Taste

She'd always wanted him to taste her. She had just never realised how much. All of the therapy sessions they had sat through, never had Bedelia realised quite how intensely she had watched her patient's lips as he spoke. How often she thought about his hands on her skin as he ran a long finger around the rim of his wine glass. How curious she was if a kiss would silence him as he spoke at her for a long hour, uncaring as to whether she responded or not.

Curious. How the word had come to haunt Bedelia. How unable she seemed to be to satisfy such a base emotion. At one time or another, too long ago to remember, she imagined she satisfied curiosity by simply putting new objects into her mouth and sucking. How unfair that such a simple action was no longer enough. How unfair, in fact, that there comes an age when putting something into your mouth and sucking often satisfies others far more than it does yourself.

And so Bedelia had grown curious. Everything around her had proved intriguing. Everything warranted exploring. Not that she had ever been an adventuring child. No, she was a voyeur. An observer. When she was very young, she remembered a cat that she would watch hunt in the garden. She would watch it stalk its prey, she would watch as it pounced. She would sit still some distance away as it toyed with the animal in its claws, before slinking away, bored with its prize. And then Bedelia would move closer, close enough to watch the wounded animal's laboured breathing. And then, out of curiosity, she would watch as it fought and then succumbed to death. Never would she herself have committed such an act of violence. But she could never interfere. Bedelia was a victim to her own curiosity.

Her adulthood had provided her with a stability strong enough to fight her curiosity. She had saved patients when her curiosity screamed at her to observe their deaths. Yet, it seemed she was still too fragile to resist Hannibal Lecter.

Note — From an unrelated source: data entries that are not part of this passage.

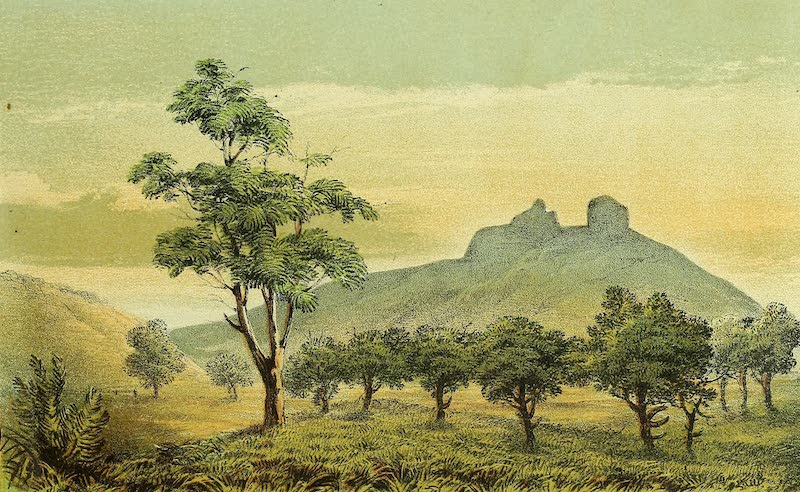 Sketches of African Scenery - View in the Nguru Mountains Near Mamro on the Wami (1878)
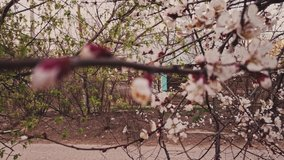 Cherry in full bloom. Blooming cherry trees in front of rustic wooden hut in Russia. Pan shot in vintage colors.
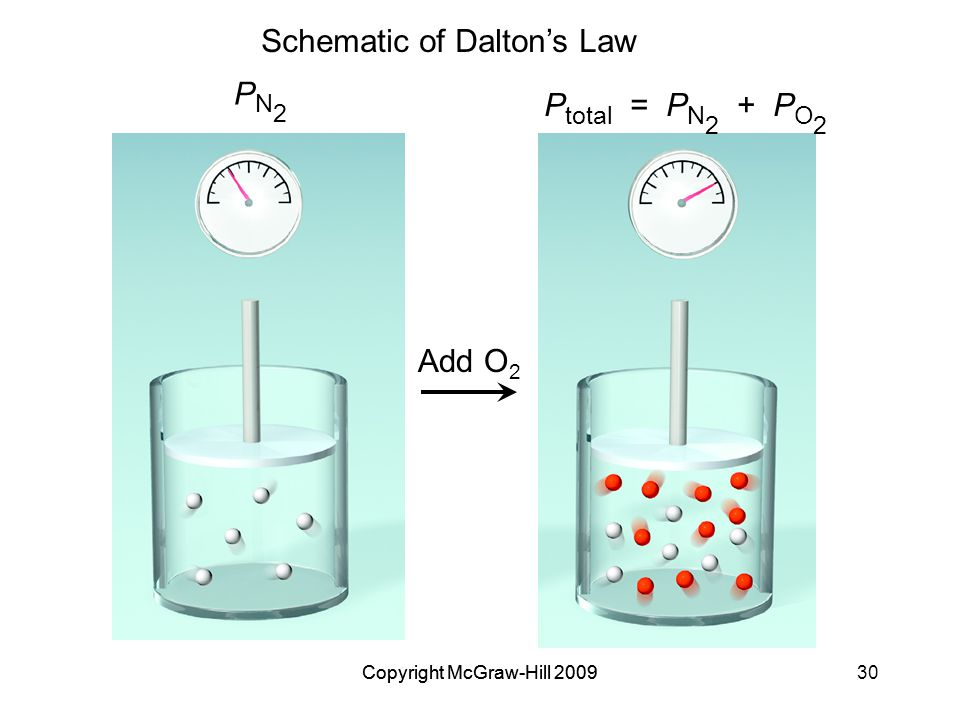 Schematic of Dalton's Law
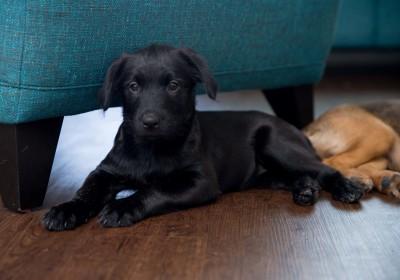 Shenzi - Adopted 5/25/2018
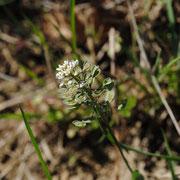 Durchwachs-Kleintäschel (Microthlaspi perfoliatum)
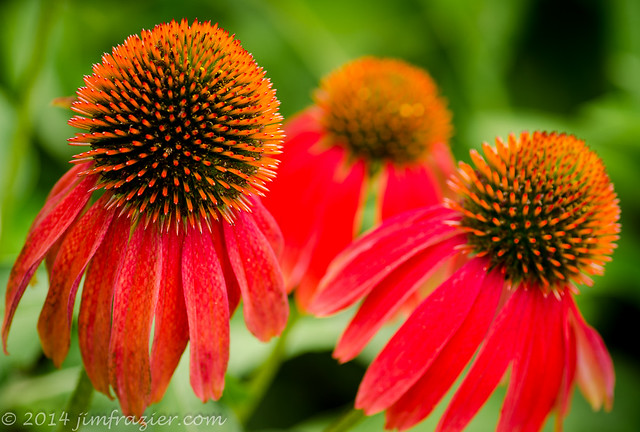 Red Coneflowers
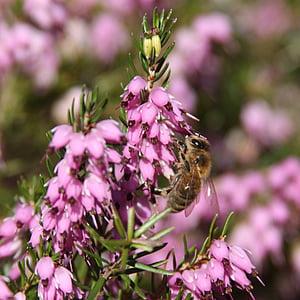 mosca de voltar, flors, volar, insecte, natura, voltar, macro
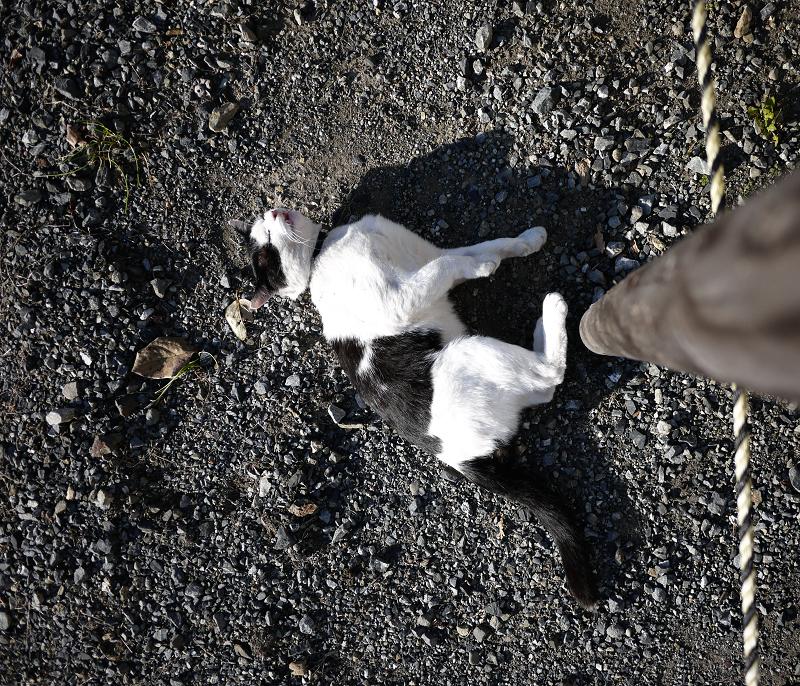 杭の横で転がるネコ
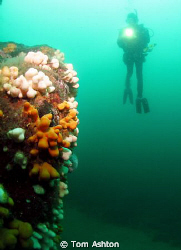 Diver at St Abbs by Tom Ashton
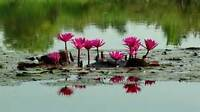 20 Water Lily Nymphea seeds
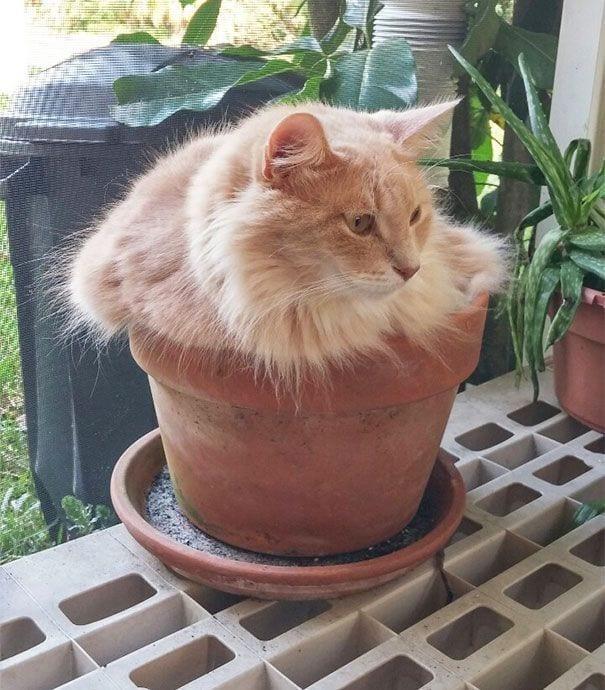 gatos en maceta 1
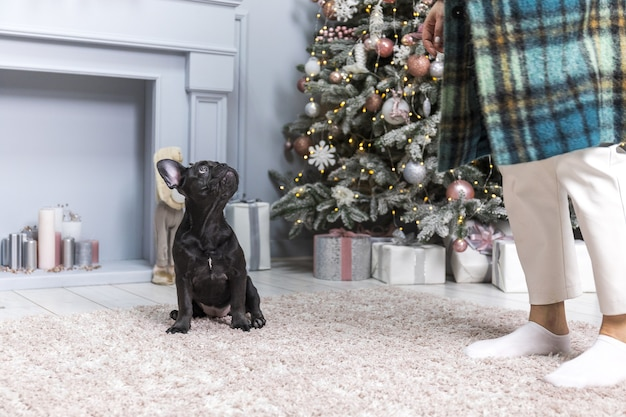 Black french bulldog sitting and being held by its owner. christmas wall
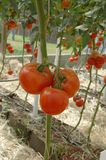 Red tomatoes. A red tomatoes plantation Stock Photos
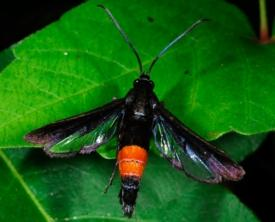 Female Peachtree Borer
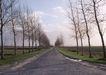 宽广大道0172,宽广大道,综合,初春 枯木 延伸至远方的路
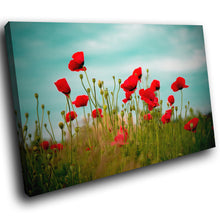 SC124 Framed Canvas Print Colourful Modern Scenic Wall Art - Red Poppy Flower Green Blue-Canvas Print-WhatsOnYourWall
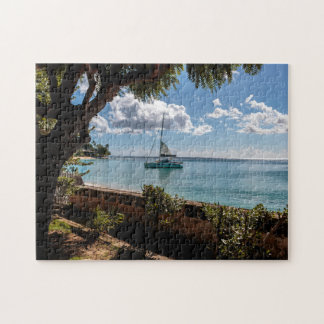 Clearwater Barbados Puzzle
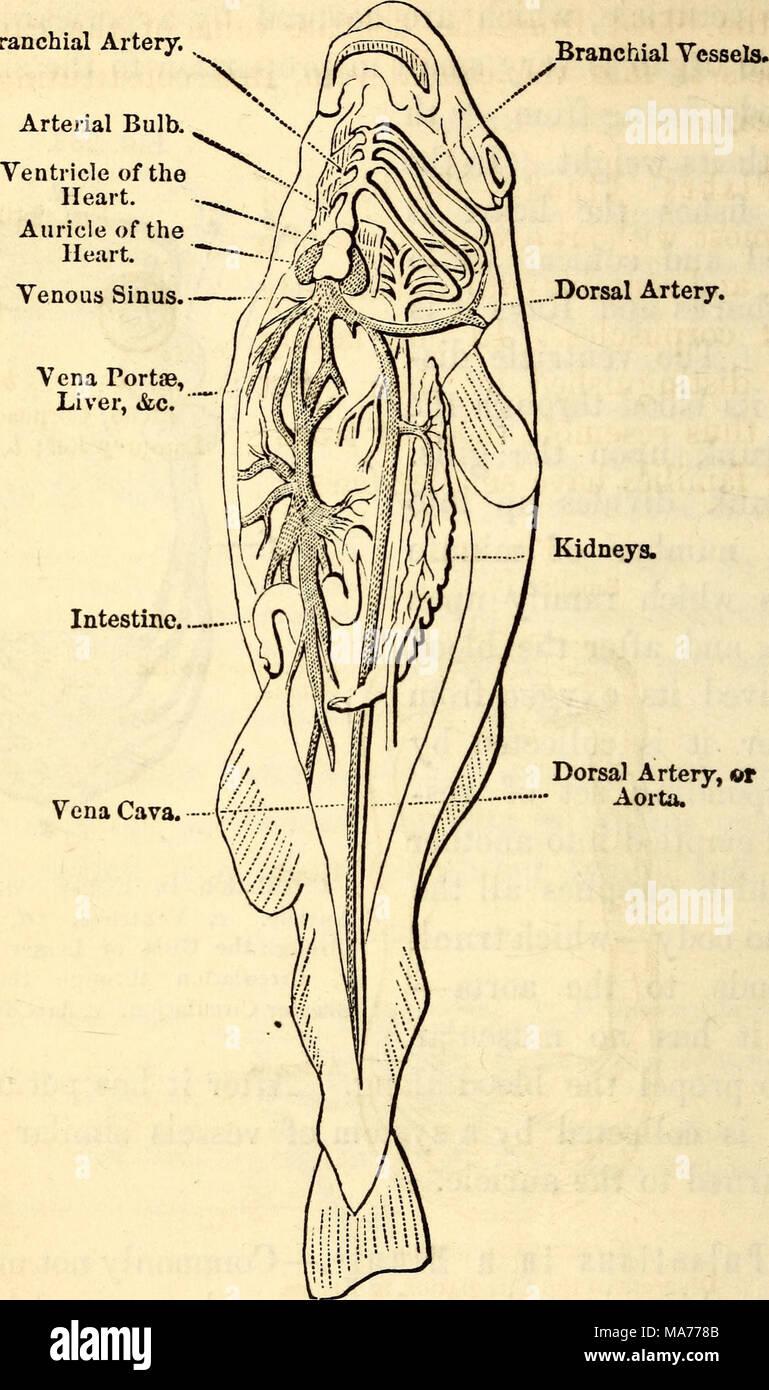 Ausgezeichnet Pfortader Anatomie Galerie - Menschliche Anatomie ...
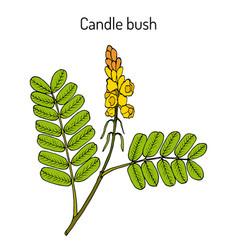 Candle bush cassia alata ornamental and vector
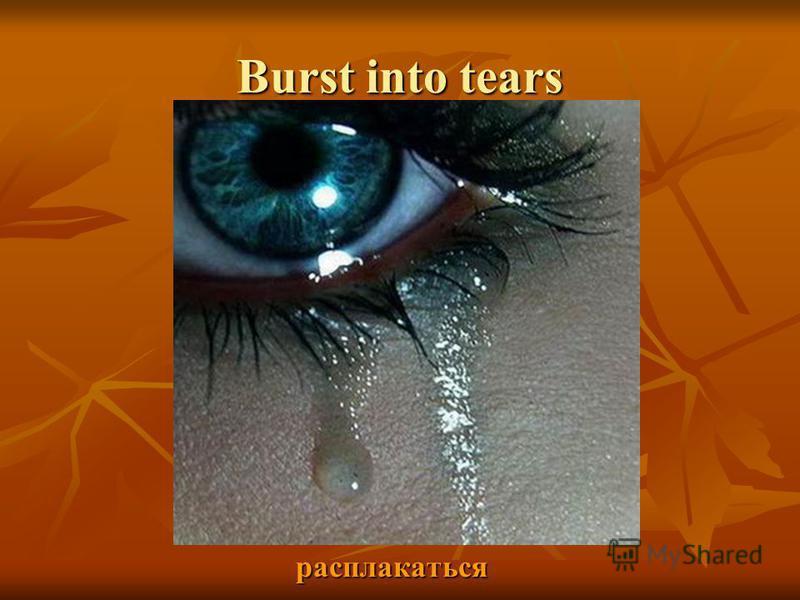Burst into tears расплакаться расплакаться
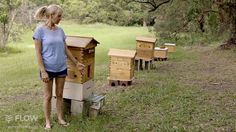 Flow Hive's backyard beekeeping expert Louise looks at the differences between the most common types of beehives to help you decide which is the best choice ...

Bedelia Du Maurier had wanted few men in her life. Few women also. Even the most complex, those who intrigued her impossibly, could often be read within hours, and she would return home alone, reminded of the simplicity that the majority aspired for. And yet, Hannibal was different. It helped, perhaps, that he was also a psychiatrist. It helped, perhaps, that he was highly cultured. But it was the suit that helped most of all. The person-suit. The feeling he gave her that he was not fully human. That as hard as he tried, as many instruments he learnt and as many dishes he cooked, he could only ever pass for half-human. What lurked beneath Hannibal Lecter's exterior was not human simplicity, but an otherworldly danger that both simultaneously scared and aroused his psychiatrist. In her most passionate dreams, she felt his hands on her neck, tender yet choking. His mouth on hers, her own blood on her tongue as he bit her lips.

She wanted to say she had been forced to Florence, yet if that was true, it was by no-one but herself. She could not let Hannibal leave without sating her curiosity. Who was he, really? What did he truly want? She needed other needs sating also. Would a kiss silence him? How would his lips feel pressed against her neck? Would his touch burn as badly as she wanted it too? How would he say she tasted?

She kissed him many times in Florence, and indeed it did seem to silence him. He pressed his lips to her neck firmly every night, in the grip of forceful passion. His fingers felt every inch of her being, their marks she felt permanently burnt into her skin. And he tasted her again and again.

But never did Bedelia think the last time would be on the end of his fork.